Chinnakada or Chinnakkada is considered as the heart of the city of Kollam in Kerala, India. Chinnakada is a busy junction where 5 city roads and one National highway interconnect at a traffic roundabout. The city's symbolic clock tower is located in Chinnakada. To reduce the traffic congestion in Chinnakada, Kollam Municipal Corporation constructed an underpass near to clock tower. Marine Products Export Development Authority (MPEDA)'s Kollam sub-regional office is situated at Chinnakada.

==Toponymy==
The name Chinnakada may be derived from China-Kada, which means China bazaar. Chinese coins and other artefacts in enormous quantities were found near the Kollam port, proving Kollam was a significant Chinese trading hub. Another explanation is that due to the presence of a large number of Tamil people in Kollam, they named the area Chinnakada, which means "small market" in the Tamil language. This derivation fits with the toponomy of Valiakada adjacent to Chinnakada, which means "big market" in Malayalam.

- Other areas in Kollam ending with the word kada in the name
- Kadappakada
- Payikkada
- Pullikada
- Chamakada
- Valiyakada

== History==

The ancient city of Kollam, then known as Quilon, was an important center for trade with the Chinese.

The Chinese traders were one of the oldest foreign communities to settle in Kollam. That was during 8th century AD or even before. That was during the period Kollam evolved as a major trade centre ( of spices ) and an important port in the Malabar coast. Chinnakada could be the corrupted form of China-Kada, means China Bazaar ( or Chinese market). That argument should be taken with a pinch of salt, as Chinnakkada also means small market (in Tamil). That stands complementary to the Valiakada adjacent to Chinnakada, which means big market in Malayalam.

####

EXERCISE BRIEF: Could you repeat the Chinnakada article starting at "The Chinese traders" and stopping after "market in Malayalam.", renaming "Chinese traders" to "Chinese merchants" throughout?

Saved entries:
####

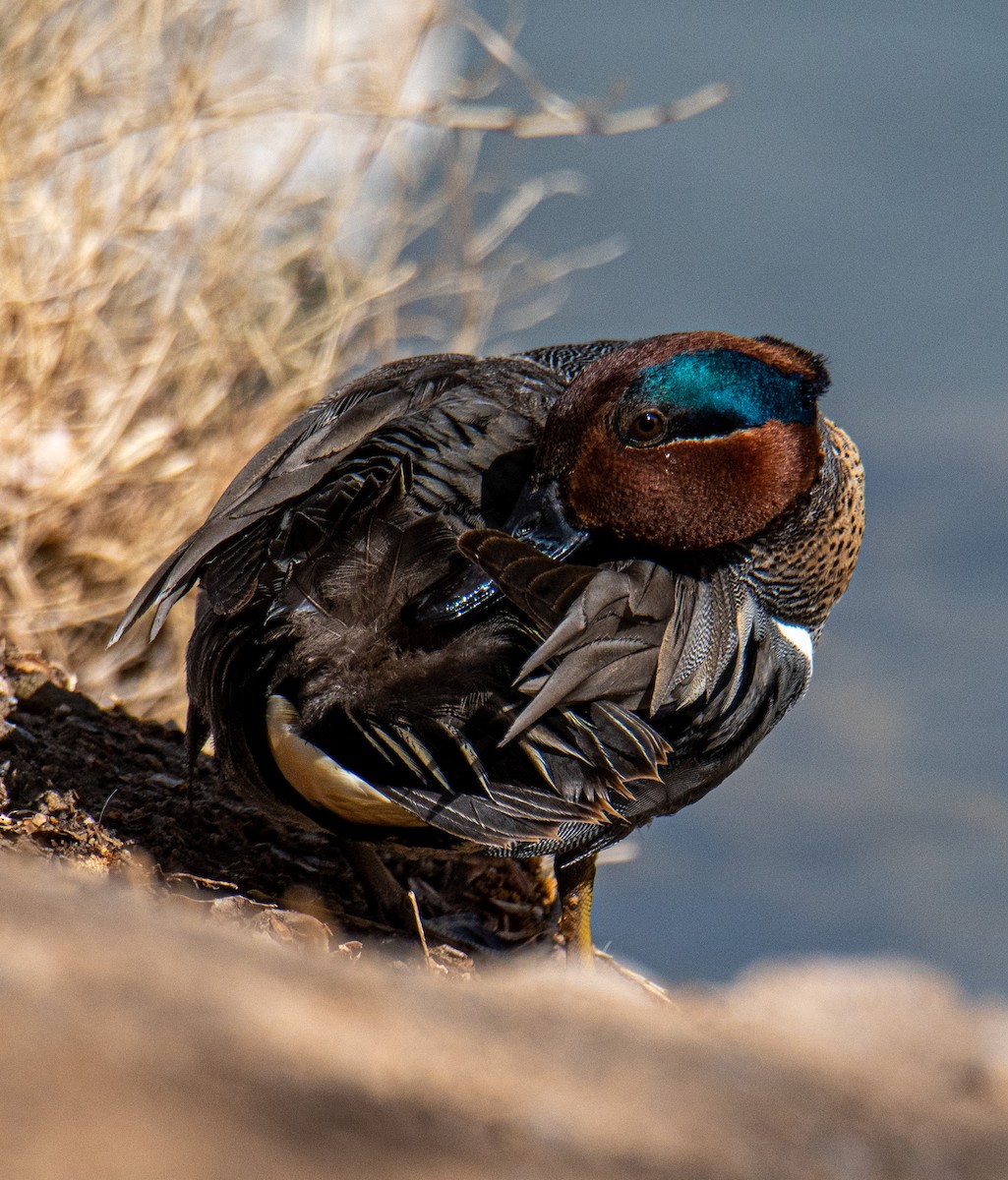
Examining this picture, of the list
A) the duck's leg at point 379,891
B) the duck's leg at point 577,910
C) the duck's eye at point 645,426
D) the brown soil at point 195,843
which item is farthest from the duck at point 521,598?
the duck's leg at point 379,891

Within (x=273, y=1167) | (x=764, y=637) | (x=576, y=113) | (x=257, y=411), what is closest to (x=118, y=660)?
(x=257, y=411)

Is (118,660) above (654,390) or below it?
below

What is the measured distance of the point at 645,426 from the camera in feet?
8.84

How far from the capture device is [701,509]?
8.97ft

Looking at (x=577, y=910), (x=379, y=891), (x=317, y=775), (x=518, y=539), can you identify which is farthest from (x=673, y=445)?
(x=379, y=891)

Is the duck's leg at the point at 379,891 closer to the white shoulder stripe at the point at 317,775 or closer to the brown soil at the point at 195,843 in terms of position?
the brown soil at the point at 195,843

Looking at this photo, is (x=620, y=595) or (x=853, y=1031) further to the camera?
(x=620, y=595)

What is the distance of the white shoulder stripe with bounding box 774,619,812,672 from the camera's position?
9.80 feet

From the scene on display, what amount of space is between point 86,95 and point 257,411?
1.27 metres

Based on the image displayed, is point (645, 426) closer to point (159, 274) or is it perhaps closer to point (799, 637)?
point (799, 637)

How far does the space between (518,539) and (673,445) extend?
38 cm

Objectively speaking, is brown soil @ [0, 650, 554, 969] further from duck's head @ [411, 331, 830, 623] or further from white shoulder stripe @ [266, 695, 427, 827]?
duck's head @ [411, 331, 830, 623]

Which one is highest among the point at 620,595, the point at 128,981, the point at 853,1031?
the point at 128,981

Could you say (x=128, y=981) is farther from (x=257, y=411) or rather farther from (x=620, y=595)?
(x=257, y=411)
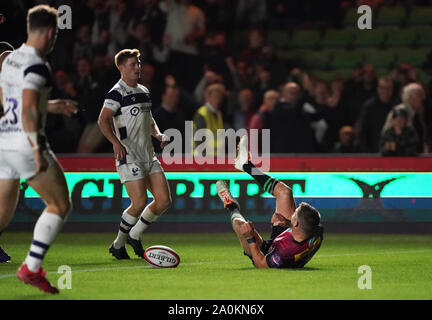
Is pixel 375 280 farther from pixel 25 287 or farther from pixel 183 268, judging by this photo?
pixel 25 287

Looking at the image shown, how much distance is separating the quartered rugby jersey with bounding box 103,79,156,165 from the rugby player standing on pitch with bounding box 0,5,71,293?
2.81m

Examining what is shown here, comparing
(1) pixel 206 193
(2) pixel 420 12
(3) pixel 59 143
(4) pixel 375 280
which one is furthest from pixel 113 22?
(4) pixel 375 280

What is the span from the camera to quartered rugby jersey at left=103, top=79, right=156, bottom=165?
11.5 metres

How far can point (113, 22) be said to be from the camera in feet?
62.4

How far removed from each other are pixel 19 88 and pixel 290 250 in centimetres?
334

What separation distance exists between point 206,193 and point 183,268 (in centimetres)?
452

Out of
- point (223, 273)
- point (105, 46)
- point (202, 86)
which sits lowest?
point (223, 273)

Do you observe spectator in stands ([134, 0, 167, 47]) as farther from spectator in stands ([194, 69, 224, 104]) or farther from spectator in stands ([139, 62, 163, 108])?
spectator in stands ([194, 69, 224, 104])

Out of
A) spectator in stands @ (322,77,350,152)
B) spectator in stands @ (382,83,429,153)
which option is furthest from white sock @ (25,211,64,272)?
spectator in stands @ (322,77,350,152)

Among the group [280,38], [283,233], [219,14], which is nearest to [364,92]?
[280,38]

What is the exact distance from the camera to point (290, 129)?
16438 millimetres

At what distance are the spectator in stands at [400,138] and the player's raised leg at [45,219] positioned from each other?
7.94m

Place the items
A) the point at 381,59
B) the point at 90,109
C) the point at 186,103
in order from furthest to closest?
the point at 381,59
the point at 186,103
the point at 90,109

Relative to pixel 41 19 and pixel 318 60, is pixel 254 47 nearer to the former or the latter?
pixel 318 60
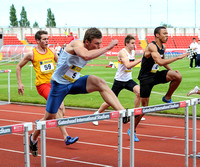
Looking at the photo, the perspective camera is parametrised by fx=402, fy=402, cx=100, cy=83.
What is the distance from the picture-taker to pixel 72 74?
6.13 metres

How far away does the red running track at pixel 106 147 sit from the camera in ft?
21.5

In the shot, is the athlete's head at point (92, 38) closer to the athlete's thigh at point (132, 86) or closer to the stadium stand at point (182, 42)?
the athlete's thigh at point (132, 86)

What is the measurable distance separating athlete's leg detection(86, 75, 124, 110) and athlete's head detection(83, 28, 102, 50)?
1.64ft

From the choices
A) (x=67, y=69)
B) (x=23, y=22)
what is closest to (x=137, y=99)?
(x=67, y=69)

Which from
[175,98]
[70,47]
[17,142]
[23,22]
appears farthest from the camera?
[23,22]

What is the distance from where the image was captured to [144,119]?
34.0ft

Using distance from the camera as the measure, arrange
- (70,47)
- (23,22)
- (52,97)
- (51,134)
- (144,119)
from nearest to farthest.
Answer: (70,47), (52,97), (51,134), (144,119), (23,22)

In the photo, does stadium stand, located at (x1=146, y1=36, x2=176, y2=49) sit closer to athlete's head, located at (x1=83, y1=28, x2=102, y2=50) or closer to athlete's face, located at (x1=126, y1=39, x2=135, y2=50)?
athlete's face, located at (x1=126, y1=39, x2=135, y2=50)

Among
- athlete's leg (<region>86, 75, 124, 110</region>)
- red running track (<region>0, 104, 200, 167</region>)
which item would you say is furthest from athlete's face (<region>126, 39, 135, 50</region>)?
athlete's leg (<region>86, 75, 124, 110</region>)

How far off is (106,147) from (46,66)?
2.06 m

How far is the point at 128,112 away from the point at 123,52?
494cm

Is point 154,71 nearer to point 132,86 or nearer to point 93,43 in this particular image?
point 132,86

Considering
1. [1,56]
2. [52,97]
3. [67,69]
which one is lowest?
[1,56]

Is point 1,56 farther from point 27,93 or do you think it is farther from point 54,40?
point 27,93
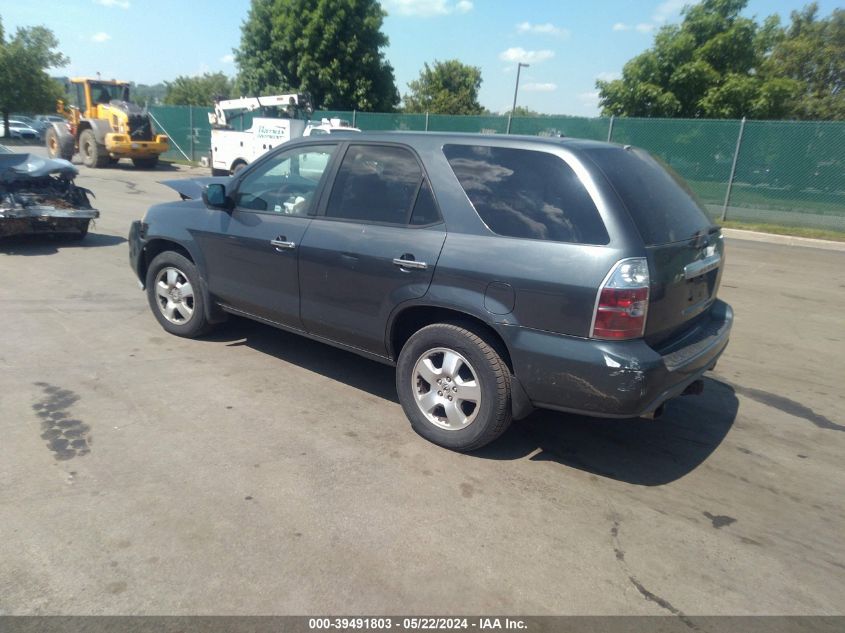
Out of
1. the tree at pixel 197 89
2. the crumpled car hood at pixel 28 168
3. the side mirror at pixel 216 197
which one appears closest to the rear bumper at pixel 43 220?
the crumpled car hood at pixel 28 168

####

YOUR SOLUTION:
The Chinese merchants were one of the oldest foreign communities to settle in Kollam. That was during 8th century AD or even before. That was during the period Kollam evolved as a major trade centre ( of spices ) and an important port in the Malabar coast. Chinnakada could be the corrupted form of China-Kada, means China Bazaar ( or Chinese market). That argument should be taken with a pinch of salt, as Chinnakkada also means small market (in Tamil). That stands complementary to the Valiakada adjacent to Chinnakada, which means big market in Malayalam.